Since I was aiming for dynamic lighting I started using two "8bit to 16bit" dithering LUT's. The idea is simple. You have a LUT that converts a light and pen to a 16bit value that contains _2_ 8bit pixels. You have 2 luts that are interchanged for odd and even scan lines. The result is, you can create real time dithering without slowdown.

There are a number of ways to calculate the LUT's. What I did was I placed the specular, ambient and difuse lighting components each in its own LUT pixel. The difuse was repeated so therefore you have your 4 dithered pixels. The results were pretty good for 8bit lighting.

http://www.theteahouse.com.au/gba/dither/4.jpg
http://www.theteahouse.com.au/gba/dither/1.jpg
http://www.theteahouse.com.au/gba/dither/2.jpg

I even tried fog effects.

http://www.theteahouse.com.au/gba/dither/3.jpg

But, at the end of the day, 15bit lighting just looked better. Im still using 8bit textures, but the LUT now converts to 555 15bit colour, and im using a 120x80 display. I fixed up a small rounding error in the reciprocal table which greatly improved texturing quality. Yeay for small fixes.

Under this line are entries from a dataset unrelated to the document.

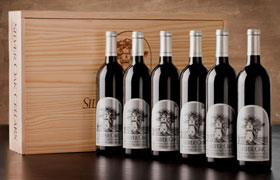 Silver Oak 2 Was today Christmas?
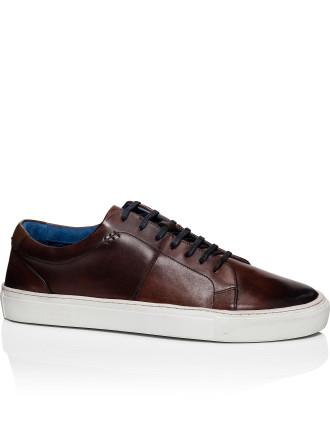 Laine Low Profile Sneaker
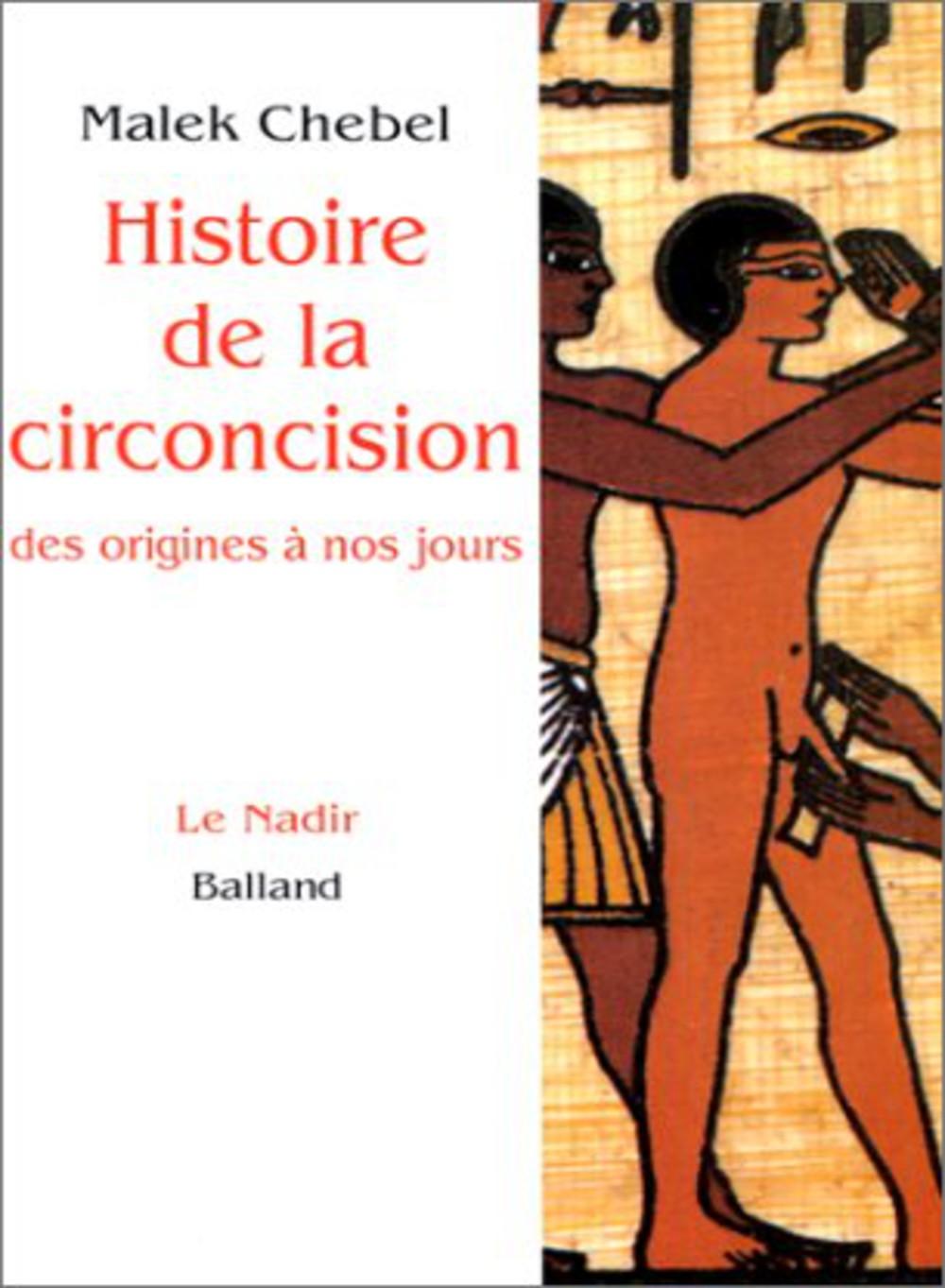 Histoire_de_la_circoncision_des_origines_a_nos_jours.jpg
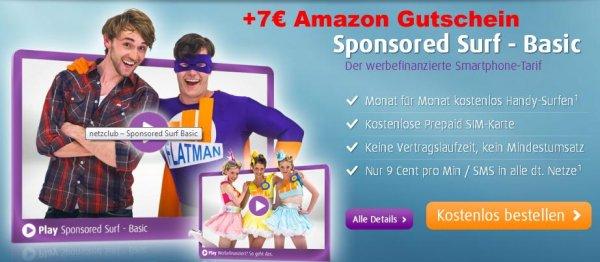 Netzclub Gratis Prepaid + 7€ Amazon Gutschein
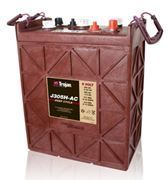 Picture of Trojan J305HC 6V 335Ah Deep Cycle Battery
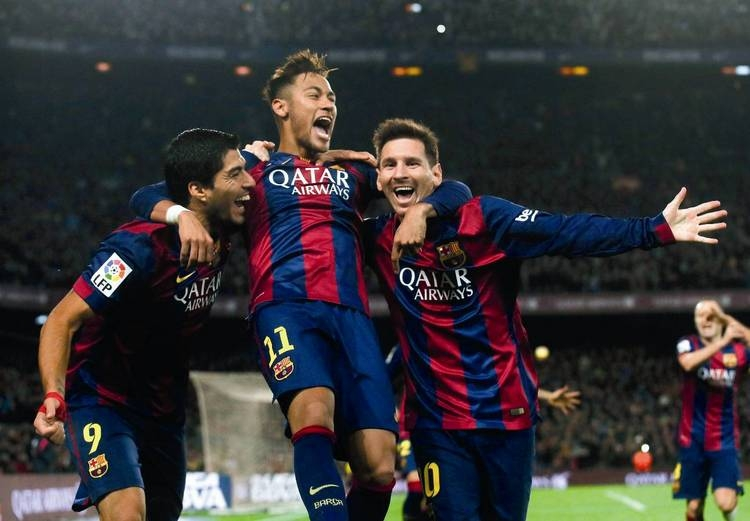 А теперь представь: «Барселона» будет играть в Лиге 1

Anyway, I'll be uploading soon and adding more information to the site.

Hope to see you there
Derek Evans

http://www.theteahouse.com.au/gba/

Keywords: GBA 3d, GameBoy Advance, Fixed Point Maths, DDA texture mapping, BSP engine, terrain engine, CUBE, C/C++

Quote:

Then there's the 3dsMax parser. Did you get the file format from the handbook of image processing algorithms? I haven't bought it yet. I know there's .bmp, .pcx, .jpeg, etc. but I'm not sure what else it contains.

Sorry, I never coded that. Torlus write the 3D mesh engine.

http://heliscar.com/greg/

Torlus suggested that we combine engines to make a complete engine. Great idea. Sorry I haven't replied to you yet Torlus. I'm still working on stablizing the engine.

I'll contact you soon regarding your cool asm rendering code.

Derek

What is DDA? Is DDA something like dividing width by height of an edge and gettin the direction to move along? That's how I'm currently doing it, I'm sure with an reciprocal table it would be 100 times faster then bresenham implementation, but I couldn't get texture mapped polygons to work. I don't get it how you interpolate the texture coordinates whilst moving along the polygon edges.

atm i only want texture mapped polygons, no lightning or such fancy stuff, but I'm too dumb to get that working :(

I noticed that your frustum culling sometimes culls out visible polys (I specially noticed that on the cubes or if you go very close to an wall (you'll see the backbuffer content of the last frame...))

Yep, DDA (Digtal Differential Analzer) is probably the same as bresenham (It depends on what book you read). I use DDA algorithms for all my rendering. ie Lines, Rectangles, 2D bitmaps and texture mapping. Some people call it affine mapping. Most perspective correction mappers are extended DDA mappers that correct its UV every 16 pixels by re-adjusting your destination UV points based on the true Z depth for a given pixel. (What a mouth full) I have a DDA perspective correct texture mapper here, but its not worth using on a GBA. I'll release the code soon. I wrote it for a DOS portal engine.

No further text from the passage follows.